Les gouvernements peuvent et doivent concevoir des programmes de tests robustes mesurant à la fois les capacités brutes et les risques de sécurité des modèles d’IA, et ils devraient financer des subventions et des projets de recherche visant à concevoir de nouvelles évaluations de haute qualité. (Dans son décret sur l'intelligence artificielle de l'année dernière, la Maison Blanche a ordonné à plusieurs agences fédérales, dont l'Institut national des normes et de la technologie, de créer et de superviser de nouveaux mécanismes d'évaluation des systèmes d'intelligence artificielle.)
Certains progrès apparaissent également dans le domaine académique . L'année dernière, des chercheurs de Stanford ont introduit un nouveau test pour les modèles d'IA générateurs d'images qui utilise des évaluateurs humains plutôt que des tests automatisés pour déterminer la capacité d'un modèle. Et un groupe de chercheurs de l'Université de Californie à Berkeley vient de lancer Chatbot Arena , un classement populaire qui oppose des modèles d'IA anonymes et aléatoires et demande aux utilisateurs de voter pour le meilleur modèle.
Les entreprises d’IA peuvent également aider en s’engageant à travailler avec des évaluateurs et des auditeurs tiers pour tester leurs modèles, en rendant les nouveaux modèles plus accessibles aux chercheurs et en étant plus transparentes lors de la mise à jour de leurs modèles. Et, dans les médias , j’espère qu’à terme une sorte de publication de type Wirecutter verra le jour, chargée d’examiner les nouveaux produits d’intelligence artificielle de manière rigoureuse et fiable.

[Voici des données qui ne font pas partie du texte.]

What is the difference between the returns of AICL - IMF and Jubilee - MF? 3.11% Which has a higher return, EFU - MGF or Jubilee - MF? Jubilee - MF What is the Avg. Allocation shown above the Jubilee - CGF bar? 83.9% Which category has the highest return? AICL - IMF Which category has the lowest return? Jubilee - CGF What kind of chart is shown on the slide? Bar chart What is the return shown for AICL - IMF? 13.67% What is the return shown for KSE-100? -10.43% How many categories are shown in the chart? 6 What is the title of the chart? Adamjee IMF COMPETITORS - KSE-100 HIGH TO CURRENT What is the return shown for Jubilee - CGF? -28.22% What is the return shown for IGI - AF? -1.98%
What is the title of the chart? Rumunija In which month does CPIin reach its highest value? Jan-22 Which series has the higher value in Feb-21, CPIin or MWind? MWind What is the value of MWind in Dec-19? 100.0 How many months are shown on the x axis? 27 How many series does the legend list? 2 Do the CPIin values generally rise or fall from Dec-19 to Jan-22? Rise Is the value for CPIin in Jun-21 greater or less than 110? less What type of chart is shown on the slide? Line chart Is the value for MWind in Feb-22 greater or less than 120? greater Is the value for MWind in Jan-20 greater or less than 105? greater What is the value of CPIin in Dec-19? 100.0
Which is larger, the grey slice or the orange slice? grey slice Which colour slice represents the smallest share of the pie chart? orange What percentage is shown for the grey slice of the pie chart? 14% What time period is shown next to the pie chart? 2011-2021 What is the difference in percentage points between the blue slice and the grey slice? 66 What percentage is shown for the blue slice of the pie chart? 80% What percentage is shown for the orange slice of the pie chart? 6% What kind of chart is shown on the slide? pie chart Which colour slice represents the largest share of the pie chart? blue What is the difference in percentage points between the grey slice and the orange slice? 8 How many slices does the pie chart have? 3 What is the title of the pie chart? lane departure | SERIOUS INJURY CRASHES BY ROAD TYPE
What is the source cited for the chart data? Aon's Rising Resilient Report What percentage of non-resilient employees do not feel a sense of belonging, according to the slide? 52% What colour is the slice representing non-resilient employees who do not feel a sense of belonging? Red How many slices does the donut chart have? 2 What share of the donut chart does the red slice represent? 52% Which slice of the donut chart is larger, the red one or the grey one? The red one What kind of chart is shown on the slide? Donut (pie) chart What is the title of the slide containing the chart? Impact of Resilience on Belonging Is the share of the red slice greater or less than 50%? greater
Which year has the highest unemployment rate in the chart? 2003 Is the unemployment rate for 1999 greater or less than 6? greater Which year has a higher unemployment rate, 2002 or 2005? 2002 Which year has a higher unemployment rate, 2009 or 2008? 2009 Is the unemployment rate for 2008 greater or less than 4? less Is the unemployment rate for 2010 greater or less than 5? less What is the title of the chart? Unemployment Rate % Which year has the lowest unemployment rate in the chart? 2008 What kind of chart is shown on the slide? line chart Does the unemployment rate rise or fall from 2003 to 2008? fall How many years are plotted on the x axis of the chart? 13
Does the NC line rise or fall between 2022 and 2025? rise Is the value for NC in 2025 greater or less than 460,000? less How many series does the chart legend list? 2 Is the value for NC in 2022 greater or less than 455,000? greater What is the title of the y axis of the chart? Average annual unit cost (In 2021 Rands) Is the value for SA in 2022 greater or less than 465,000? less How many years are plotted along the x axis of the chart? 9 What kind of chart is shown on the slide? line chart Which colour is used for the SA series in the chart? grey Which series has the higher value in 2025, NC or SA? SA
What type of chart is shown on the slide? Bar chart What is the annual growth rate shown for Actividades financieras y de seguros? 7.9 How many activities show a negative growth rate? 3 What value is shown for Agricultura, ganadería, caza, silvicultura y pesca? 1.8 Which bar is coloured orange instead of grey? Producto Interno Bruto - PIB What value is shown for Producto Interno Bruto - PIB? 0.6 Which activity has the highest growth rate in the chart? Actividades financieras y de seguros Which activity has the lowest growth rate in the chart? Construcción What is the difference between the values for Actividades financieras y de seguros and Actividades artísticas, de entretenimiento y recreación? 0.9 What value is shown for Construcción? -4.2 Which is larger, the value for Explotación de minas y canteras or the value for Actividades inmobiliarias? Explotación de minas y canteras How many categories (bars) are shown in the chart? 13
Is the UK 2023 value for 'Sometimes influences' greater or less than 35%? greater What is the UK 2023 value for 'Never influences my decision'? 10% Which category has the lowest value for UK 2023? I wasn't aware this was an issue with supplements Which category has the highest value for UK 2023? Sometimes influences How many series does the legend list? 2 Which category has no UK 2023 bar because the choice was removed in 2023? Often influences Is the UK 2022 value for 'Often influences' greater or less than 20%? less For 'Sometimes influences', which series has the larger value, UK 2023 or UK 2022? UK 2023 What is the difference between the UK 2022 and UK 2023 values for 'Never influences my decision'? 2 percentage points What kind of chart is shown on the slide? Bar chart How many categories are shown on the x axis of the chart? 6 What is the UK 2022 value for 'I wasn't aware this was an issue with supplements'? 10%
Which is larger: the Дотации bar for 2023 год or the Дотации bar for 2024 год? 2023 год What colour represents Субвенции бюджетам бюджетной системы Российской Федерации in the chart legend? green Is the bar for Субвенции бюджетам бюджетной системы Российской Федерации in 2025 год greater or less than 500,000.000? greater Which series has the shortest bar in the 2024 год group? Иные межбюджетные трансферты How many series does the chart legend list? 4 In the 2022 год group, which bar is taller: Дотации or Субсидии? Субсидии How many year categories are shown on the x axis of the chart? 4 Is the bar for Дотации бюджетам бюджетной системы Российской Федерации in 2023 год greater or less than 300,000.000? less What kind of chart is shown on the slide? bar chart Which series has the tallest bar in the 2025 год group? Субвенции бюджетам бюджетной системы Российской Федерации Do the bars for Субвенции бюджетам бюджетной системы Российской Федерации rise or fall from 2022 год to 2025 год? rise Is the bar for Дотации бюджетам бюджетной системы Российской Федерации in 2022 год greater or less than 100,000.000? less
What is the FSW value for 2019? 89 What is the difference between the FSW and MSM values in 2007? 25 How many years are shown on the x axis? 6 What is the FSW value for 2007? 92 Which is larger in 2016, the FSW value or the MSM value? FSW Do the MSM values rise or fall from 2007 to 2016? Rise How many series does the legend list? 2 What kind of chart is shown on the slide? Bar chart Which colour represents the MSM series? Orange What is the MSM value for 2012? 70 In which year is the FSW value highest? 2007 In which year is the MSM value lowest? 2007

L’année dernière, des chercheurs de la société d’IA Anthropic ont écrit sur un blog que « une gouvernance efficace de l’IA dépend de notre capacité à évaluer de manière significative les systèmes d’IA ».
Je suis d'accord. L’intelligence artificielle est une technologie trop importante pour être évaluée en fonction de l’ambiance qu’elle vous donne. Tant que nous n’aurons pas de meilleurs mécanismes pour mesurer ces outils, nous ne saurons pas comment les utiliser ni si leurs progrès doivent être célébrés ou craints.